DATA EXCERPTS:
───

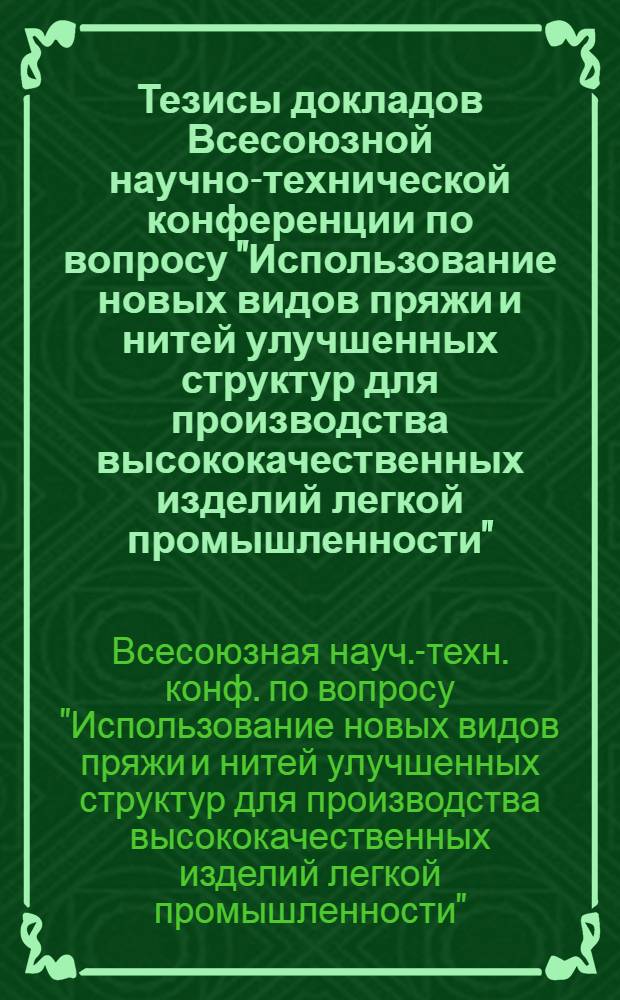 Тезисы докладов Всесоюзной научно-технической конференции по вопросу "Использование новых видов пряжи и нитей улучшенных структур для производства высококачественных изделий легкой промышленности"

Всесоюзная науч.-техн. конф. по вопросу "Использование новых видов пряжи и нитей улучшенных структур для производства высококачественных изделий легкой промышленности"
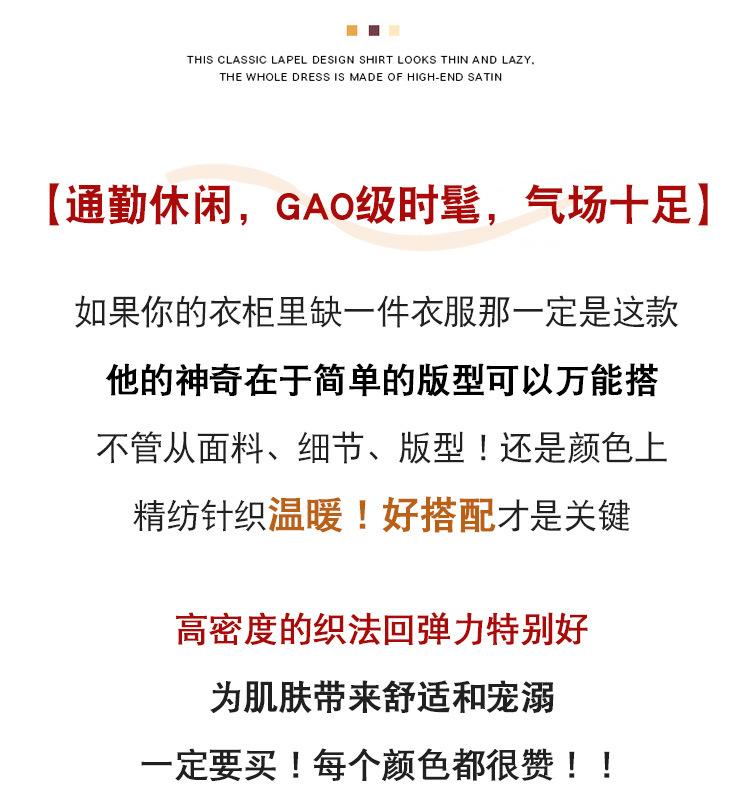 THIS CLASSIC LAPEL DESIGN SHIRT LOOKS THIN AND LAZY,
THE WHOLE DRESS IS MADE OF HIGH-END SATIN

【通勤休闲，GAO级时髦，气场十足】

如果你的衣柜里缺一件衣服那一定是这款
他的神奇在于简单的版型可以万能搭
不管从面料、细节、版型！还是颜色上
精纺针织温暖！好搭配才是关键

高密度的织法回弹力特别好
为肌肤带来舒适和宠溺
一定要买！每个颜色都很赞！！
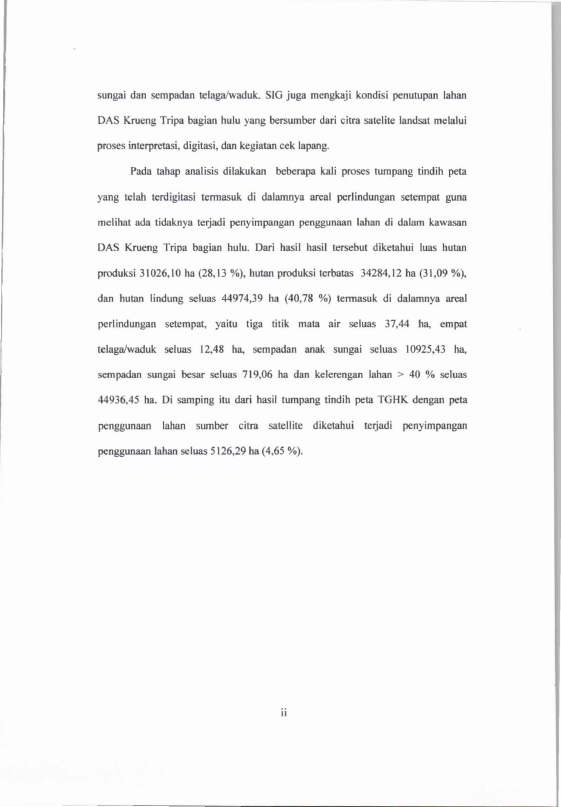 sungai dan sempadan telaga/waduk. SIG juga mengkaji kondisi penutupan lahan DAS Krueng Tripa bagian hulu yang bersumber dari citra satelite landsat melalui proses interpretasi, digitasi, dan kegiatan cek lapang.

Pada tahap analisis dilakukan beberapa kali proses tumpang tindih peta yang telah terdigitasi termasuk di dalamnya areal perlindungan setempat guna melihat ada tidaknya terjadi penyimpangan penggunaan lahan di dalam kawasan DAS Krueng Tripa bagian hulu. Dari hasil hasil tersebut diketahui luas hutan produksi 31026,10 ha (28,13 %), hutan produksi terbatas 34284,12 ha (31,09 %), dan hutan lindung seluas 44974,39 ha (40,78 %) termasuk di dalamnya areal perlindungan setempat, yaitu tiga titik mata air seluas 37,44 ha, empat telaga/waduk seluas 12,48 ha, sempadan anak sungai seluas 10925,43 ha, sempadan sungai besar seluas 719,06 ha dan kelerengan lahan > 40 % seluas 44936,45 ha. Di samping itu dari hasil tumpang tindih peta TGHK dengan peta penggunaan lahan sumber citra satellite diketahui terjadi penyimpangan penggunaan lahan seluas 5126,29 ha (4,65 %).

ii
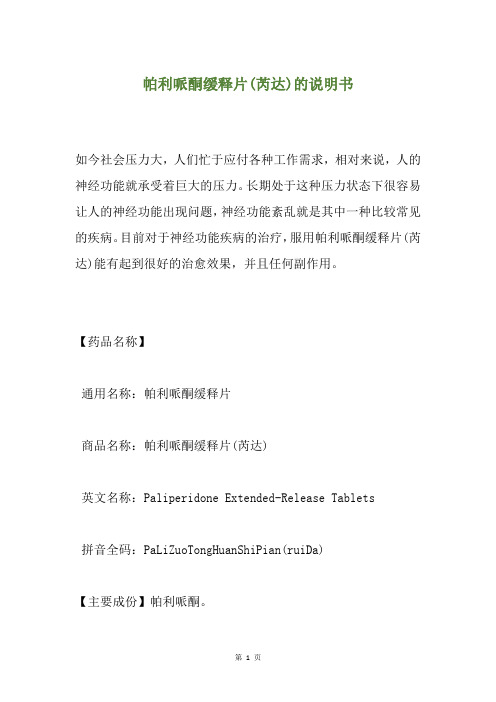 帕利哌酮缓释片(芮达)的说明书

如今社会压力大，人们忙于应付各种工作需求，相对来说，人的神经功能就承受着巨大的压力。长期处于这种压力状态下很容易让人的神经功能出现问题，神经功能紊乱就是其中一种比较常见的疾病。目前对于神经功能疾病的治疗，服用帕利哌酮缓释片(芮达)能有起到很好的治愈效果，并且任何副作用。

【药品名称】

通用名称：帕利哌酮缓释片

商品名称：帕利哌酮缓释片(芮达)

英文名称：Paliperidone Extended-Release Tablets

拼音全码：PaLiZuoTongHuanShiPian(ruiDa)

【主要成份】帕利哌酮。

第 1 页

───

WHAT TO WORK ON: If a record contains a picture, omit the picture and repeat everything else exactly.

REPLY:
 Тезисы докладов Всесоюзной научно-технической конференции по вопросу "Использование новых видов пряжи и нитей улучшенных структур для производства высококачественных изделий легкой промышленности"

Всесоюзная науч.-техн. конф. по вопросу "Использование новых видов пряжи и нитей улучшенных структур для производства высококачественных изделий легкой промышленности"
 THIS CLASSIC LAPEL DESIGN SHIRT LOOKS THIN AND LAZY,
THE WHOLE DRESS IS MADE OF HIGH-END SATIN

【通勤休闲，GAO级时髦，气场十足】

如果你的衣柜里缺一件衣服那一定是这款
他的神奇在于简单的版型可以万能搭
不管从面料、细节、版型！还是颜色上
精纺针织温暖！好搭配才是关键

高密度的织法回弹力特别好
为肌肤带来舒适和宠溺
一定要买！每个颜色都很赞！！
 sungai dan sempadan telaga/waduk. SIG juga mengkaji kondisi penutupan lahan DAS Krueng Tripa bagian hulu yang bersumber dari citra satelite landsat melalui proses interpretasi, digitasi, dan kegiatan cek lapang.

Pada tahap analisis dilakukan beberapa kali proses tumpang tindih peta yang telah terdigitasi termasuk di dalamnya areal perlindungan setempat guna melihat ada tidaknya terjadi penyimpangan penggunaan lahan di dalam kawasan DAS Krueng Tripa bagian hulu. Dari hasil hasil tersebut diketahui luas hutan produksi 31026,10 ha (28,13 %), hutan produksi terbatas 34284,12 ha (31,09 %), dan hutan lindung seluas 44974,39 ha (40,78 %) termasuk di dalamnya areal perlindungan setempat, yaitu tiga titik mata air seluas 37,44 ha, empat telaga/waduk seluas 12,48 ha, sempadan anak sungai seluas 10925,43 ha, sempadan sungai besar seluas 719,06 ha dan kelerengan lahan > 40 % seluas 44936,45 ha. Di samping itu dari hasil tumpang tindih peta TGHK dengan peta penggunaan lahan sumber citra satellite diketahui terjadi penyimpangan penggunaan lahan seluas 5126,29 ha (4,65 %).

ii
 帕利哌酮缓释片(芮达)的说明书

如今社会压力大，人们忙于应付各种工作需求，相对来说，人的神经功能就承受着巨大的压力。长期处于这种压力状态下很容易让人的神经功能出现问题，神经功能紊乱就是其中一种比较常见的疾病。目前对于神经功能疾病的治疗，服用帕利哌酮缓释片(芮达)能有起到很好的治愈效果，并且任何副作用。

【药品名称】

通用名称：帕利哌酮缓释片

商品名称：帕利哌酮缓释片(芮达)

英文名称：Paliperidone Extended-Release Tablets

拼音全码：PaLiZuoTongHuanShiPian(ruiDa)

【主要成份】帕利哌酮。

第 1 页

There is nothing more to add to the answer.